Directions
1. In the Humanae vitae passage, what kind of spirituality does the writer say the document presupposed?
2. Reproduce the Humanae vitae passage word for word, starting with "OK, that’s nice, and" and going on through "in Divine Providence.".

Text section
----------

Jesus calls that an illusion. With all your worry, with all your “control,” you can’t add a minute to your lifespan (Matthew 12:25). You can’t even count your hairs (Matthew 10:30). So why add the worry and turn them grey?
God wants you to rely on Divine Providence. Jesus, I trust in you!!
OK, that’s nice, and since all Twelve got back safe and sound, even excited at their feats of exorcism, the story had a happy ending. But what does that have to do with me?
In this anniversary year of Humanae vitae, a lot.
Humanae vitae presupposed a lot of things. A certain understanding of the human person. A certain understanding of natural law. A certain understanding of the Church as moral Teacher.
And a certain spirituality. A spirituality of trust in Divine Providence.
The openness to life that Humanae vitae (and Catholicism at large) teaches means several things. It means, first of all, in line with what we say every Sunday, that God—and not me—is “the Lord and Giver of Life.” Life is God’s gift, not a parent’s “project.” God is God and I am not. And, to paraphrase Joyce Kilmer on the centennial of his death: “but only God can make a life.”
But the Giver of Life is not some impersonal biological force, some evolutionary variant on deism who sets up the human reproductive system and then lets it run like clockwork. The Giver of Life is an omniscient, loving God who has plans for each and every life that He calls into existence (Jeremiah 1:15), whom He calls “by name” (Isaiah 43:1). God is not going to hurt you.
And there is where a good part of the problem of contraception lies.
Do we think that life is good or that life just is, its value dependent on its convenience to me? Do we believe that God is the one who gives life – or do we really think that’s a pretty fairy tale, and that we give (or don’t give) life? Do we think that parenthood is part of God’s work of creation – or another pretty story, like Adam and Eve and sneaky snake?

----------

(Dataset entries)
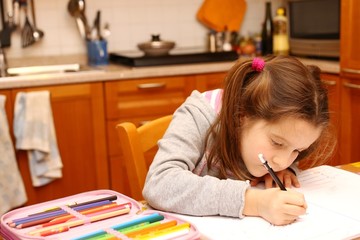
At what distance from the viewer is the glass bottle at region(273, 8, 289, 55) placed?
10.1ft

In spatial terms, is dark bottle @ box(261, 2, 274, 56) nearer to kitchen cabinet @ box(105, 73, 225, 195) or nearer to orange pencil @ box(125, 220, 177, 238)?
kitchen cabinet @ box(105, 73, 225, 195)

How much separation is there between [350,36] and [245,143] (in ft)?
5.34

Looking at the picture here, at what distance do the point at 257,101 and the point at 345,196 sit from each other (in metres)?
0.25

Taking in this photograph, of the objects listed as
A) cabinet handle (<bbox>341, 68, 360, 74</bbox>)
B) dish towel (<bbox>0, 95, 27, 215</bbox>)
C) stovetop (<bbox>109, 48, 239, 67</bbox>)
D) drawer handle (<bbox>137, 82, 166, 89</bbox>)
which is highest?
stovetop (<bbox>109, 48, 239, 67</bbox>)

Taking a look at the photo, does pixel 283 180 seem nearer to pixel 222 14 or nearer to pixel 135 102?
pixel 135 102

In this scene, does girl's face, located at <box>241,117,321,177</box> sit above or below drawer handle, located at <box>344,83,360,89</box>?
above

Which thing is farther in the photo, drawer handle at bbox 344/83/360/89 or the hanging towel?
the hanging towel

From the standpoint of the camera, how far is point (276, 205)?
936mm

----------

Exercise results
1. A spirituality of trust in Divine Providence.

2.
OK, that’s nice, and since all Twelve got back safe and sound, even excited at their feats of exorcism, the story had a happy ending. But what does that have to do with me?
In this anniversary year of Humanae vitae, a lot.
Humanae vitae presupposed a lot of things. A certain understanding of the human person. A certain understanding of natural law. A certain understanding of the Church as moral Teacher.
And a certain spirituality. A spirituality of trust in Divine Providence.